The Daily Telegraph understands the fund, administered by the Regional Investment Corporation, would be used to loan the NSW government 25 per cent of the cost of three critical dam projects announced earlier this month, but no application has been processed yet.


Launched in July last year, the facility offers low-interest loans of $10 million or more to governments, but this week RIC chief executive Bruce King told estimates no money had gone out the door.

"We currently have no loans under the National Water Loan Infrastructure Facility," he said.

Labor's water spokeswoman Terri Butler said desperate communities in drought were being failed by a "central plank" of the government's water infrastructure agenda.

"The Morrison Government's drought and water security credibility is in tatters," she said.

"There appears to be no start date, no completion date and no plan for the Government on their key water announcements."

A spokesman for the RIC said in light of the lack of applications the loan conditions would be changed to encourage governments to make use of the funds.

"Our priority has been talking to state and territories governments and project proponents to understand their finance needs and where our water infrastructure loans can best help," he said.

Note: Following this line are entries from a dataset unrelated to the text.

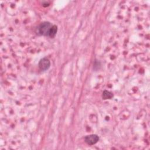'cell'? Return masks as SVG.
Wrapping results in <instances>:
<instances>
[{
	"label": "cell",
	"instance_id": "1",
	"mask_svg": "<svg viewBox=\"0 0 150 150\" xmlns=\"http://www.w3.org/2000/svg\"><path fill=\"white\" fill-rule=\"evenodd\" d=\"M53 25L49 22H43L41 23L36 28V33L40 36H49L50 30Z\"/></svg>",
	"mask_w": 150,
	"mask_h": 150
},
{
	"label": "cell",
	"instance_id": "5",
	"mask_svg": "<svg viewBox=\"0 0 150 150\" xmlns=\"http://www.w3.org/2000/svg\"><path fill=\"white\" fill-rule=\"evenodd\" d=\"M57 31V26L55 25H53L52 28V29L50 30L49 37L51 38H53L56 36Z\"/></svg>",
	"mask_w": 150,
	"mask_h": 150
},
{
	"label": "cell",
	"instance_id": "2",
	"mask_svg": "<svg viewBox=\"0 0 150 150\" xmlns=\"http://www.w3.org/2000/svg\"><path fill=\"white\" fill-rule=\"evenodd\" d=\"M39 68L42 71H46L48 70L50 66V62L47 57H44L40 59L38 63Z\"/></svg>",
	"mask_w": 150,
	"mask_h": 150
},
{
	"label": "cell",
	"instance_id": "3",
	"mask_svg": "<svg viewBox=\"0 0 150 150\" xmlns=\"http://www.w3.org/2000/svg\"><path fill=\"white\" fill-rule=\"evenodd\" d=\"M99 140V137L96 134H91L84 137V141L89 145L96 144Z\"/></svg>",
	"mask_w": 150,
	"mask_h": 150
},
{
	"label": "cell",
	"instance_id": "4",
	"mask_svg": "<svg viewBox=\"0 0 150 150\" xmlns=\"http://www.w3.org/2000/svg\"><path fill=\"white\" fill-rule=\"evenodd\" d=\"M113 97V94L107 90H104L103 93V98L104 100L107 99H111Z\"/></svg>",
	"mask_w": 150,
	"mask_h": 150
}]
</instances>
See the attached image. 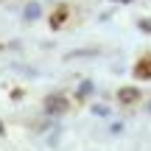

"We're working with the government to make our loan settings more efficient and expect more interest in our water infrastructure loans once these changes are made."

The loan facility is expected to provide about $250 million to the NSW government to build dams at Dungowan and Wyangala, and explore a project at the Upper Mole River.

During estimates it was also revealed the RIC has approved 272 loans to farmers, of which 234 were for drought, while 64 applications were rejected.

It comes as the National Farmers Federation released its recommendations for dealing with current and future droughts after handing its report to the government last week.

Earlier this month Drought Minister David Littleproud said the government had "held off" producing a full response to a report it commissioned from the Co-ordinator General for Drought Major General Stephen Day waiting for the NFF to finish its policy.

But yesterday Mr Littleproud could not say when the government's response to either plan for dealing with the drought would be released.

"Cabinet is considering Major General Day's report. We will respond to Major General Day's report and the NFF's report in due course."